Un chantier structurant, porté par un calendrier précis
Le renouveau du site s’incarne d’abord dans la déconstruction du bâtiment 2, étape symbolique et stratégique du projet. Les opérations ont débuté par la dépose de la toiture et une phase de désamiantage particulièrement encadrée, prévue sur environ deux semaines.
La suite du calendrier est désormais bien établie. Fin mars, place à la déconstruction des murs et de la structure existante. Mi-mai, les nouveaux poteaux d’angles seront mis en place, avant l’installation de la charpente et du bardage au mois de juin. Puis viendra, en novembre, le coulage de la dalle béton. L’ensemble doit conduire à une livraison du bâtiment à la fin du mois de février 2027. Un cap clair, donc, pour une transformation pensée dans le détail et pilotée avec méthode.
Une production réorganisée, mais jamais interrompue
Pendant que les travaux redessinent progressivement le site, la fabrication des coques, des ponts et des pièces en composite polyester se poursuit sans relâche. Pour maintenir la continuité de l’activité, les opérations ont été réparties de manière stratégique entre les bâtiments 1 et 3.

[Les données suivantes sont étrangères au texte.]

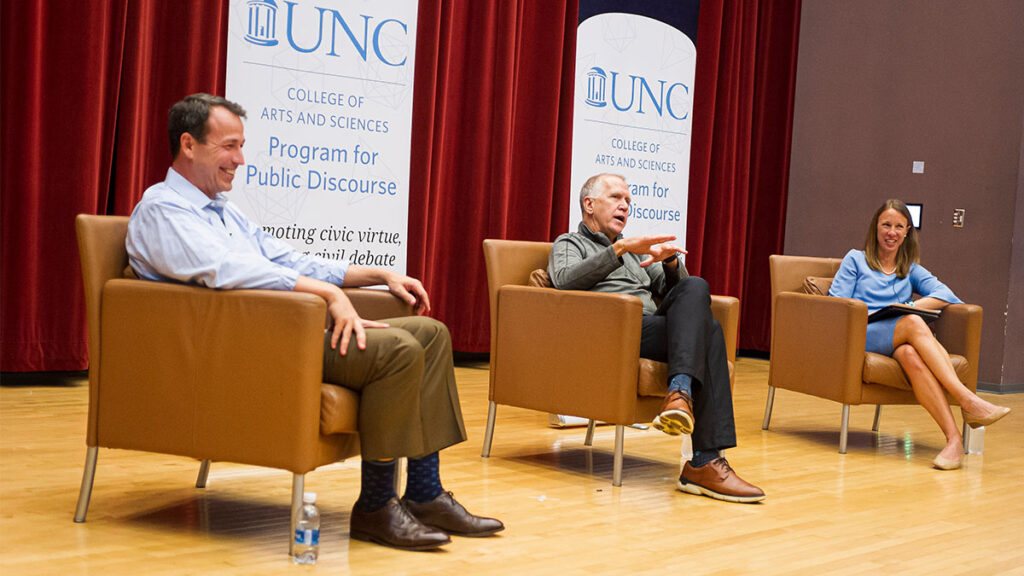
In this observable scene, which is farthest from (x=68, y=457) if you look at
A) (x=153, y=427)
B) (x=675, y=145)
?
(x=675, y=145)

Dans le bâtiment 1, qui accueille environ un tiers des activités composites, se concentrent désormais le moulage des coques, celui du pont de l’AMEL 60, ainsi que les opérations de gelcoatage et de détourage des pièces polyester. Les installations ont été adaptées, notamment sur le plan de la ventilation, afin de garantir des conditions de travail optimales.
Le bâtiment 3 joue, lui aussi, un rôle central dans cette phase de transition. Cet espace historique, datant de 1968, a été réaménagé sur un tiers de sa surface pour accueillir la fabrication du pont de l’AMEL 50 et de nombreuses petites pièces, comme les capots, les cabines de douche ou encore les abris de cockpit. Pour fluidifier les circulations et accompagner la montée en charge, une porte a été agrandie et les systèmes d’aspiration renforcés.

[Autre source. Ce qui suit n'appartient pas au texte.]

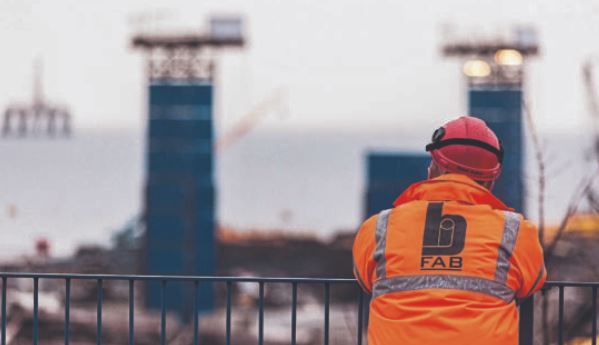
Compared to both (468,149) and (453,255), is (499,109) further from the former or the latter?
(453,255)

Un atelier d’assemblage repensé pour gagner en efficacité
Autre évolution majeure : la réorganisation de l’assemblage au sein du bâtiment 1. Grâce à l’extension de la mezzanine, la quasi-totalité de l’assemblage des AMEL 50 et 60 est désormais regroupée dans un même espace. Cette nouvelle configuration favorise une meilleure coordination entre les différents métiers, électriciens, mécaniciens, menuisiers et accastilleurs et permet de fluidifier le travail collectif. À terme, cette logique d’optimisation ira encore plus loin : une quatrième zone d’assemblage d’AMEL 50 viendra compléter le dispositif dès que le futur atelier composite sera mis en service.

Une menuiserie modernisée, pensée pour la performance
Depuis septembre, les équipes de menuiserie évoluent également dans un environnement entièrement rénové. Installé sur un tiers du bâtiment 1, ce nouvel espace regroupe découpe numérique, vernissage, ébénisterie et fabrication sous vide dans un cadre modernisé.
Pour les douze menuisiers et vernisseurs, cet atelier représente un véritable saut qualitatif. L’espace a été conçu pour conjuguer confort de travail et performance industrielle, avec une isolation phonique soignée et un système de recyclage d’air chaud qui améliore l’efficacité énergétique du site.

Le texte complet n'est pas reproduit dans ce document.